There’s a full-size HDMI port on the left edge of the tablet, which also is a home to the 3.5mm headphone jack, the full-size USB port, the Smartcard reader and the stereo microphone outlets. A microphone port sits at each end of this edge, giving it at least some legitimacy as a “stereo” recording solution. There’s no socket to plug your own microphone into though, so quality will be fairly limited. Although there are two mics at work here, there’s only a single speaker, which sits under the screen on the bottom edge.
On top of the tablet is the full-size SD card slot. This tops-off the standard connectivity options. It’s a reasonable spread, but we wish another USB port had been included, which would enable easy simultaneous connection of a standard USB keyboard and mouse. USB 3.0 is not supported.
On the bottom edge are the power socket and proprietary dock connector. There’s nothing in the box to make use of the dock socket, but Fujitsu offers a charging cradle for around £40. It’ll hold the tablet upright, useful if you plan to make this tablet double as an occasional-use home computer. The 30GB SSD and HDMI make it viable to use as a home media player too – the 1.5GHz Oak Trail processor is capable of playing HD video, although it had trouble with 42Mbps 1080p MKV files in our test.
Wi-Fi n and Bluetooth 3.0 are supported as standard, but 3G mobile internet is an optional extra that didn’t feature in our review model. There’s a physical switch for the Wi-Fi on the right edge of the tablet, which should help you save a few precious minutes of battery life when you don’t need to be connected.

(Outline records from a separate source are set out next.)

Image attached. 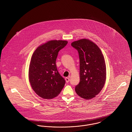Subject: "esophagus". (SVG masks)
I'll return each mask as SVG.
<instances>
[{
  "mask_svg": "<svg viewBox=\"0 0 132 132\" xmlns=\"http://www.w3.org/2000/svg\"><path fill=\"white\" fill-rule=\"evenodd\" d=\"M65 80H66V82L67 83H68L69 82V81H70V79L68 77H66L65 78Z\"/></svg>",
  "mask_w": 132,
  "mask_h": 132,
  "instance_id": "obj_1",
  "label": "esophagus"
}]
</instances>
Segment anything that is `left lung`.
Returning a JSON list of instances; mask_svg holds the SVG:
<instances>
[{
  "instance_id": "left-lung-1",
  "label": "left lung",
  "mask_w": 132,
  "mask_h": 132,
  "mask_svg": "<svg viewBox=\"0 0 132 132\" xmlns=\"http://www.w3.org/2000/svg\"><path fill=\"white\" fill-rule=\"evenodd\" d=\"M77 50L80 59V82L75 91L86 100L94 98L101 92L106 80V67L103 55L96 44L87 39L71 43Z\"/></svg>"
}]
</instances>
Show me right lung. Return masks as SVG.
Wrapping results in <instances>:
<instances>
[{
    "label": "right lung",
    "instance_id": "right-lung-1",
    "mask_svg": "<svg viewBox=\"0 0 132 132\" xmlns=\"http://www.w3.org/2000/svg\"><path fill=\"white\" fill-rule=\"evenodd\" d=\"M67 43L65 40H50L38 47L32 55L29 82L34 91L43 99L57 96L65 85V81L57 70L56 60L59 51Z\"/></svg>",
    "mask_w": 132,
    "mask_h": 132
}]
</instances>
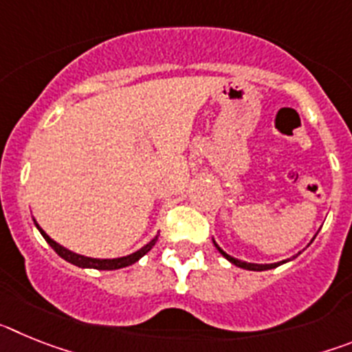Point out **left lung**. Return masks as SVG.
<instances>
[{
    "label": "left lung",
    "instance_id": "obj_1",
    "mask_svg": "<svg viewBox=\"0 0 352 352\" xmlns=\"http://www.w3.org/2000/svg\"><path fill=\"white\" fill-rule=\"evenodd\" d=\"M213 243H214V241H213ZM214 247L219 248L220 254H222V256L226 257L227 261H231V263L234 264V266H239V268H243V270H250V272H264V270L276 268V266L280 264V263H275V264H252V263H245V261L234 259V257H232V256H229V254H227V252H223L222 248H220L217 243H214Z\"/></svg>",
    "mask_w": 352,
    "mask_h": 352
}]
</instances>
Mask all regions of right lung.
Instances as JSON below:
<instances>
[{
    "label": "right lung",
    "instance_id": "obj_1",
    "mask_svg": "<svg viewBox=\"0 0 352 352\" xmlns=\"http://www.w3.org/2000/svg\"><path fill=\"white\" fill-rule=\"evenodd\" d=\"M35 226L38 227L40 234L45 238V241H47L49 245H51L52 248H54V252L58 254V256L63 257L65 261H68V263L76 264V266H79V268H93V270H120V268H125V266H130V264L138 263L139 259H141L144 254H148L151 248H153V245L157 243V236H155L151 241H149L148 245H144V247L141 248V250H138L135 254H130V256L126 257H120V259H91V257H84V256H79V254H74V252L67 250L65 247H61V245H58L52 238H49V234L45 231H43L42 227L38 226V223L35 222Z\"/></svg>",
    "mask_w": 352,
    "mask_h": 352
}]
</instances>
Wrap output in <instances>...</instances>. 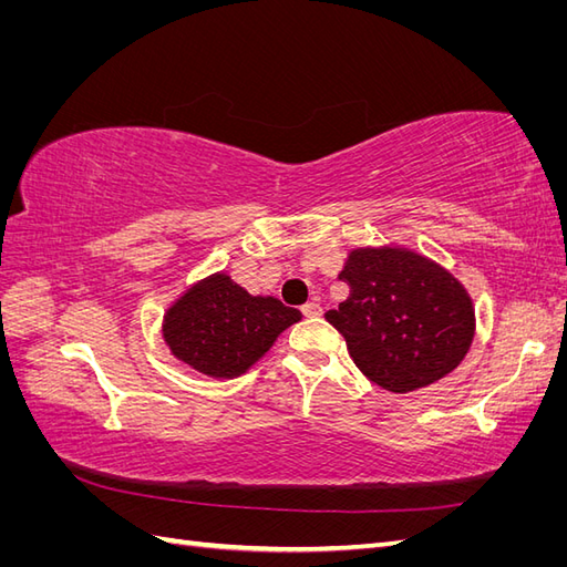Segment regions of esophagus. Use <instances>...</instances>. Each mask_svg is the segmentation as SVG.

It’s the security measures that help the Fujitsu Q550 to stand out on the ports ‘n’ sockets front though. Fujitsu’s Smartcards cost between £15 and £20, and act as a personal identifier – to lock the system or certain parts of it to unauthorised parties. The fingerprint reader is generally considered a less reliable form of security, but it acts as another barrier to heap on top of Windows passwords.